Exercises |
A: In the finance study notes, which two spreads combine to form a box spread?
B: Using the finance study notes, decide whether each statement agrees with them. Answer yes or no, and quote the words that decide it.
(i) A short position in an option carries credit risk.
(ii) An additional compensation arrangement needs written approval from both clients and employer.
(iii) Under the SAMURAI mnemonic, a valid benchmark is specified in advance.
C: Resume the finance study notes after their final line and write the next few entries.

Passage provided |
────────

A short position in an option is either out-of-the-money and no payment is due, or it is in-the-money and the short owes payment to the long. Therefore the short position bears NO CREDIT RISK.
Honour willingness as long as it is below or equal to ability – except for the wealthy independent!
Additional compensation arrangement requires both clients and employer give the written approval.
Box Spread: combo of a Bull Call and Bear Put Spread; a non-directional strategy… seeks to exploit arbitrage opportunities between options prices of the same underlying.
Taylor Rule: gives an estimate for central bank interest rate decisions:
R target = R Neutral + 0.5*(GDP expected - GDP trend) + 0.5*(Inflation expected - Inflation target)
When distinguishing between Type I and Type II errors, remember “Type I HORN.”
Type I HO (Null Hypothesis) RN (Reject Null)
Null = Manager adds no value; Reject and conclude that manager adds value when he actually does not.
SAMURAI (For properties of a valid benchmark):
Specified in advance, Appropriate, Measurable, Unambiguous, Reflective of manager’s current opinions, Accountable (Manager), Investable.
Types of benchmarks - MBS FRAC!

────────

Record excerpts |
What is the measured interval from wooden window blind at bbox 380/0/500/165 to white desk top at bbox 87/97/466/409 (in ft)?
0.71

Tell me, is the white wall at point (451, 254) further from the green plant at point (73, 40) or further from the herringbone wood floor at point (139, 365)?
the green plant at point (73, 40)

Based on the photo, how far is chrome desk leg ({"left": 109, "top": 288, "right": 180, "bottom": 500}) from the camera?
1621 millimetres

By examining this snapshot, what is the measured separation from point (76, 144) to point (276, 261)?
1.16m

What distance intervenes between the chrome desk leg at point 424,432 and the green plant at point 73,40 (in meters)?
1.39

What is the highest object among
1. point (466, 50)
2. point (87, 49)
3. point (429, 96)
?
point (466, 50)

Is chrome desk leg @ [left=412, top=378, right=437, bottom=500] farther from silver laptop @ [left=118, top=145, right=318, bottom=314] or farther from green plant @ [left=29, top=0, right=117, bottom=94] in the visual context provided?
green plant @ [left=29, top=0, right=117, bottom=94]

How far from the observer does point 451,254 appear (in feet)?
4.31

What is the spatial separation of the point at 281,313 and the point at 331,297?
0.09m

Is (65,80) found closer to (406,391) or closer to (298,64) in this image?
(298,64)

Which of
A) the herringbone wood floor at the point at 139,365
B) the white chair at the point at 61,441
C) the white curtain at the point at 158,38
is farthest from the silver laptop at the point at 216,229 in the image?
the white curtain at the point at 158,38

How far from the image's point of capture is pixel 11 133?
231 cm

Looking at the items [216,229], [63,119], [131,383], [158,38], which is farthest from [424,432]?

────────

The results |
A: A Bull Call spread and a Bear Put spread.

B:
(i) No: "the short position bears NO CREDIT RISK."
(ii) Yes: "requires both clients and employer give the written approval."
(iii) Yes: "Specified in advance"

C:
Manager Universe - Broad Mrkt indices - Style indices
Factor model - Returns based - Absoute - Custom
If only defense - lack of action or inaction
Ceteris paribus - because of unexpected action/event, all else same
Legal / Regulatory Constraints for Endowments and Foundations: UMIFA and Prudent Investor
ERISA prohibits investment of more than 10% of DB plan assets in the company stock, but NO such law applies to DC plans
Durations: Dfixed-Dfloating>0. To shorten duration take floating Asset (i.e. receive floating and pay fixed)
Claw back provision: If PE sponsor received early distribution but failed to deliver the expected profit; he has to give back money.
Private equity has low liquidity and allocation to this class should be 5% or less with a plan to keep the money invested for 7-10 yrs
Adding REITs to stock / bond –> higher return –> marginally lower sd –> higher sharpe ratio
Adding direct real estate investment to stock / bond –> lower return –> significantly lower sd –> higher sharpe ratio
Going long a pay-fixed swap will lower your portfolio duration, while going long a pay-floating swap will increase your portfolio duration.
For a domestic investor, currency risk is about half the risk of foreign stocks and about twice the risk of foreign bonds.
There are four main reasons not to trade bonds - “please stop bothering susan”
please = Portfolio constraints (biggest cause of inefficiency in bond markets)
stop = story disagreements
bothering = buy and hold
susan = seasonality
There are eight main reasons to trade bonds - “really can cook, no salt you say?”
really = relative value pick up (biggest reason)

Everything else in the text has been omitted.